In his, I saw no hint of fear or supplication. He expected nothing from me, and I knew that his defection to the Loyalists was not an act of betrayal toward us, but an act of allegiance toward a king whose divine right he must sincerely believe in. If he had begged for mercy or cursed and blamed me for his fate, it would have ha
rdened my heart. But he did not.
The jury foreman was saying, “… find the prisoner James Crawford guilty of treason, and sentence him to hang…”
I held up a restraining hand. “Just a moment. James Crawford is one of my men, and I wish to exercise my right of veto. Let him go.”
Shelby, seated to my right, gave me a look of mild surprise. “There can be no one here with more witnesses to his treachery than James Crawford,” he murmured.

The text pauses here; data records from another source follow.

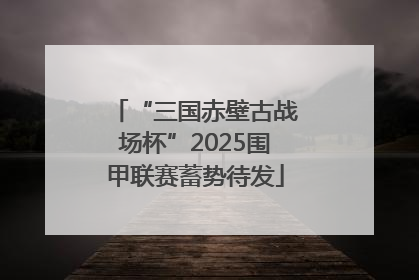 “三国赤壁古战场杯”2025围甲联赛蓄势待发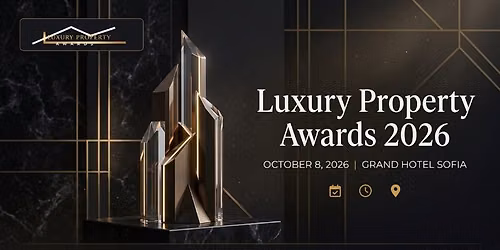 LUXURY Property AWARDS  - 08.10.2026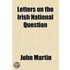 Letters On The Irish National Question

“I know it. But I have been in other battles with him, and he acquitted himself well in them. As long as the frontier is in danger of attack, Crawford’s is a life worth saving.” I could see Ben Cleveland’s scowl of disapproval, and I knew that by his lights, the man should hang with the rest of them, but Cleveland lives far from Indian country, and so in this case he and I were using different measures to pass judgment.
William Campbell made a note of my veto, and nodded for the guards to escort Crawford back to the prisoners’ camp. “Well, Colonel Sevier, you have spared Crawford. Now what of his partner in treason, Samuel Chambers? He is next to be tried.”
“He’s little more than a boy. He does what he’s told, and his misfortune was listening to Crawford’s bad counsel. I don’t think we can spare the dog and kill the pup.”
“He has learned his lesson, I’ll warrant,” said Shelby.
“Yes, sirs, I have!” Sam Chambers called out, tears running down his cheeks. “I was sorry before we had gone ten miles that day, but I was afraid to turn back.”
“Take care whose advice you take from now on,” growled Cleveland, but he made no objection to our decision.
“Reprieved,” said Campbell. “Next case.”
The trials went on and on, until they began to run together in my mind. Most of the crimes were the same—violence against the wives and children of Whigs, robbery, and destruction of property. One case is etched in my memory, though I did not know the accused. Capt. Walter Gilkey, a Tory officer who lived somewhere near Gilbert Town, had gone to the home of one of his Whig neighbors, and when he asked if the man was at home, the man’s son, aiming a pistol at the intruder, replied that his father was gone. Captain Gilkey drew his own weapon and shot the boy, wounding him in the shoulder and confiscating his pistol. The chief witness against Gilkey was the wounded boy himself. The lad had recovered from his injury, and, perhaps inspired by it, he had joined the militia and fought with us at King’s Mountain. When he was called upon to testify, he bared his shoulder, revealing the scars from the gunshot would. “He done that to me, that Gilkey. He made life a misery for all the Whigs he knew of in the settlement.”